Sinhalese

The language

Sinhalese, an Indo-Aryan language also known as Sinhala or Singhala, is the language of the Singhalese people in Sri Lanka, previous called Ceylon. Both Sinhalese and Tamil are official languages in Sri Lanka. It is an old language used from the times of the ancient Singhalese kings who ruled the country before it was invaded by the Dutch, the Portuguese and finally the British, who remained until 1945. Due to this colonial influence, the language has many borrowings from Portuguese, Dutch and English, in addition to loanwords from Sanskrit, from the sacred Buddhist language called Pali, and from neighbouring languages such as Tamil.

The dialects

Spoken and literary Sinhalese have distinct differences.

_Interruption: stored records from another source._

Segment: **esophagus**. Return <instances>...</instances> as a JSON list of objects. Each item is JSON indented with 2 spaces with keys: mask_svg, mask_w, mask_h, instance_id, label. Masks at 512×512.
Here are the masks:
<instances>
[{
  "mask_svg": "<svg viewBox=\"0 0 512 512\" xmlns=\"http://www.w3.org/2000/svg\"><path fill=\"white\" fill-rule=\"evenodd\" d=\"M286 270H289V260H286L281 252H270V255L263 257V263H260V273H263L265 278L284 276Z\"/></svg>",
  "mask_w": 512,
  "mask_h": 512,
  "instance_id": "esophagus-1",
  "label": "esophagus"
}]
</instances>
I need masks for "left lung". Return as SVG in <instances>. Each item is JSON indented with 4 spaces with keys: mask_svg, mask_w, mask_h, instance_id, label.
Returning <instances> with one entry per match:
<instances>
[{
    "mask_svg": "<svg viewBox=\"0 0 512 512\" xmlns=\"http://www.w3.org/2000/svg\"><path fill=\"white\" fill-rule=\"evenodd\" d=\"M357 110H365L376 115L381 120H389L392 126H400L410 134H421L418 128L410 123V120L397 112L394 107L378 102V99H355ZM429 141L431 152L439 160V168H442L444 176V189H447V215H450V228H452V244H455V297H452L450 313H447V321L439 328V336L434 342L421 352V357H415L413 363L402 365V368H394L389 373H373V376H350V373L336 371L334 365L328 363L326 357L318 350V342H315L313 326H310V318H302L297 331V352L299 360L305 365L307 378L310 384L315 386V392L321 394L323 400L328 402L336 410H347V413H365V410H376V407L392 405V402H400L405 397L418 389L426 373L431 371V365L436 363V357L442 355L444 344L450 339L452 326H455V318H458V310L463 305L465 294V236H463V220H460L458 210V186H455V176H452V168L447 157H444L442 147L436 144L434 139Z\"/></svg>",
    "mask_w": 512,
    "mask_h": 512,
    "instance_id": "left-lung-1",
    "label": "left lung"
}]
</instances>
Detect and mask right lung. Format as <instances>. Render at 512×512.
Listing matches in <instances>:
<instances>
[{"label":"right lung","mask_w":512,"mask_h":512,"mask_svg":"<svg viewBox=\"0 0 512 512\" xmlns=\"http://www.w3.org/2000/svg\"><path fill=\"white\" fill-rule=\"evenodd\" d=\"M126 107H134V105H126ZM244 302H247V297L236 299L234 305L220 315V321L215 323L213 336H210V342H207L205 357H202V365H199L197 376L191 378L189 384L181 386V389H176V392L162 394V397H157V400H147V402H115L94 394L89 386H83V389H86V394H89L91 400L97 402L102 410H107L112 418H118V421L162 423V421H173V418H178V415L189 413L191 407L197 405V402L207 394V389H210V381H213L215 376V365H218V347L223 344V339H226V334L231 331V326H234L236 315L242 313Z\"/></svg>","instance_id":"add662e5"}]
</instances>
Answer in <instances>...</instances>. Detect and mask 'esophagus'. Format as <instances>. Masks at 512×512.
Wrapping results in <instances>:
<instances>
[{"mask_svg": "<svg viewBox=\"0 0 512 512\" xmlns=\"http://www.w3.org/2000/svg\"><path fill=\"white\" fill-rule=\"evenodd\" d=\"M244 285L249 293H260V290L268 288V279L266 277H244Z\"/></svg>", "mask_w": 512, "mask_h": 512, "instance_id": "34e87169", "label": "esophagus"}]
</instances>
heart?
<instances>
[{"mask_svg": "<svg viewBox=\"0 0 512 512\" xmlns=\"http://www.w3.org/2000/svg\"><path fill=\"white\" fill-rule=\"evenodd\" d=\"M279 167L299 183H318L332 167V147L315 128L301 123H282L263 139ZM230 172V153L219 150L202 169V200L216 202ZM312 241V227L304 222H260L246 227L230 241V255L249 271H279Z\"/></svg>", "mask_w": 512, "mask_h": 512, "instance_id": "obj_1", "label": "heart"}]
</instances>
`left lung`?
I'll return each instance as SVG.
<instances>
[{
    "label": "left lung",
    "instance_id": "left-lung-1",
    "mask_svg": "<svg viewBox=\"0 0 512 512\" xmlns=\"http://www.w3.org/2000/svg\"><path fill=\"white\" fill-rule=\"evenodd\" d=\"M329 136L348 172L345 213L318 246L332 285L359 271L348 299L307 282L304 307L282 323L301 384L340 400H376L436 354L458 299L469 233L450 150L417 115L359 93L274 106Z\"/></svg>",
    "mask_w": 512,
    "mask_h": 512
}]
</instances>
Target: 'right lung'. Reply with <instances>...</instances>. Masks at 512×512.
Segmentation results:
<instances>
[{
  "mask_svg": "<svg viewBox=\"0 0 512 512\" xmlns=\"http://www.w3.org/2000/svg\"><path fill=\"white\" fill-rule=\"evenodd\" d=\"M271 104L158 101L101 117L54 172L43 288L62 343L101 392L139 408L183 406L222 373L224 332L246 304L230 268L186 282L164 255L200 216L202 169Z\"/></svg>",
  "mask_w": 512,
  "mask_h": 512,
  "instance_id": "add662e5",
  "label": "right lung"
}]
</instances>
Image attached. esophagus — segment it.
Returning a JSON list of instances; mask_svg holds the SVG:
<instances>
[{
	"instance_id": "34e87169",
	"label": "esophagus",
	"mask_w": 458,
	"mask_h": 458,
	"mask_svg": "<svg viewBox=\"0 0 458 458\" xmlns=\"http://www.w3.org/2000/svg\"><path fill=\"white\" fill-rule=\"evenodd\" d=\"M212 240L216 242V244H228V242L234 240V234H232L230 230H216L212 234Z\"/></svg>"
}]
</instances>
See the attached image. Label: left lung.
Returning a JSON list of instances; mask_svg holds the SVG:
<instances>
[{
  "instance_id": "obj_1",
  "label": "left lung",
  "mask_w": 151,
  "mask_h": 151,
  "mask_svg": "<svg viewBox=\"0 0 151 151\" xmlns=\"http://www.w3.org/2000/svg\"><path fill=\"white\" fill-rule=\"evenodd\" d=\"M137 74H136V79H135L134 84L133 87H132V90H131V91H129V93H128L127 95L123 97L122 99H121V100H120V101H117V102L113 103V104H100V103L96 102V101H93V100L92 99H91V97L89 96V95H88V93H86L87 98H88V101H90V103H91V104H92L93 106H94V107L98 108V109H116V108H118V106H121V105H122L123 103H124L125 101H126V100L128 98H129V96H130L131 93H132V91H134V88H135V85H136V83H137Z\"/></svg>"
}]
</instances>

There are formal and colloquial varieties of spoken Sinhalese; formal Sinhalese is used in public settings while colloquial Sinhalese is used for everyday communication. Literary Sinhalese is always used for writing.

The script

The Sinhalese alphabet contains 58 letters. Like other Indo-Aryan languages, each consonant has the vowel [a] built in. Extra letters have been added for writing Sanskrit and Pali loanwords.

Translation

When translating from Sinhalese to English, the word count may increase or decrease depending on the source text and the subject matter.

Sinhalese culture

The Sinhalese population numbers some 15 million people, 80% of the Sri Lankan population. The native name of the language, Simhala, meaning ‘lion-blood’, comes from the legendary founders of the Sinhalese people, an Indian princess and a lion. The Sinhalese are mostly Buddhist in religion and culture. Important festivals include the New Year in April and the Vesak festival in May, commemorating the birth, enlightenment, and death of Buddha. Orthodox Buddhists are vegetarians although many Sinhalese eat meat and fish. The staple food is rice served with curry and sauces like sambol, a spicy mixture of grated coconut and chilli, peppers, pickles, and chutneys.